I’ve been walking around, feeling somewhat like a Lorax-like “Save the Trees” person, worrying about this idea. I didn’t even have words for my concerns. After all, cheap prices are an American birthright, no? And then I tripped on the great book Cheap, by Ellen Ruppel Shell. I started reading it yesterday. Her messages are so important that I won’t wait to finish the book to begin sharing them. She needs to be heard and understood by anyone who buys anything. Consumer purchases drive 65% of our economy. I consider the discussion of discount culture to be as important as fixing health care, in our economic recovery. And the discussion goes way beyond economics, to the very quality of life.
Here are some excerpts straight from the first chapters of Cheap:
- This first fact is just plain appalling. Read this and weep. ” Factory outlets are America’s number-one tourist destination.” Really? Is getting 50% off of a Banana Republic shirt more compelling than Mount Rushmore? Oh the pain.
- Design used as subterfuge, in creating a disposable society. “In the world of Cheap, “design” has become a stand-in for quality, Companies such as H & M and Zara offer consumers the look they love at a price they can live with–but at what true cost?….the genius of IKEA and other cheap-chic purveyors is that they have made fashionable, desirable, and even lovable objects nearly devoid of craftsmanship. The environmental and social implications of this are insidious and alarming.”
- We no longer associate real costs and real jobs with prices at retail. Americans habitually fret that we are paying too much. We think paying full price is a sucker’s game. “From Lisa Bolton, a professor at Wharton: “‘There is good reason for this confusion. Most of us have absolutely no idea of what goes into setting a price. Consumers don’t think about the costs behind what they buy. They link price to profit, and they grossly overestimate profit margins.'”
- But we are paying less than ever. ” The fear of inflation-driven price hikes is so deeply ingrained in the national psyche that many of us believe we pay far more for goods and services than our parents or grandparents. We barely notice that prices of most consumer goods–even food and fuel–have been trending downward for decades. The rather astounding facts are these: Compared with the early 1970’s, in 2007 we spent 32 percent less on clothes, 18 percent less on food, 52 percent less on appliances, and 24 percent less on owning and maintaining a car.” (I used to sew a lot of my own clothes, until the early ’80’s. It just doesn’t make sense, economically, any more. Clothes are dirt cheap.)
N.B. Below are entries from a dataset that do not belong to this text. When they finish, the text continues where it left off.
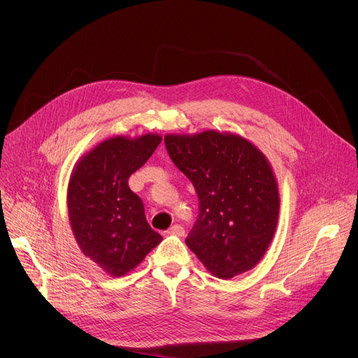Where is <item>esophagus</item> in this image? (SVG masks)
<instances>
[{
    "label": "esophagus",
    "instance_id": "1",
    "mask_svg": "<svg viewBox=\"0 0 358 358\" xmlns=\"http://www.w3.org/2000/svg\"><path fill=\"white\" fill-rule=\"evenodd\" d=\"M169 234L177 235V236H184L185 229H184L181 225H173V227L169 229Z\"/></svg>",
    "mask_w": 358,
    "mask_h": 358
}]
</instances>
- “Technology-driven globalization has pushed real prices to rock bottom in almost every category–a trend that verged on the desperate in late 2008 when even tony retailers such as Saks and Nordstrom engaged in an orgy of price slashing so extreme that it threatened to tarnish the reputation of their own brands.”
I know, I know. About now you are thinking, free markets prevail. The strong survive. They are the ones who deserve to prosper. This notion is as old as the hills, and the “haggling rug merchants of Istanbul or the teeming bazaars of Marrakesh.” Are these venerable institutions so different from the big box retailers and online discounters?
Well, yes, the author maintains. “The ancient marketplace was built on a balance of power between buyer and seller that is all but gone today. A cascade of corporate scandals and screwups from Enron to Haliburton to Citibank to Bernie Madoff’s audacious Ponzi scheme has shaken whatever faith we once held in corporate responsibility, and this mistrust has dripped down to the retail level.” As consumers we exact our “revenge” or get “our due” by seeking the maximum possible discounts on….everything.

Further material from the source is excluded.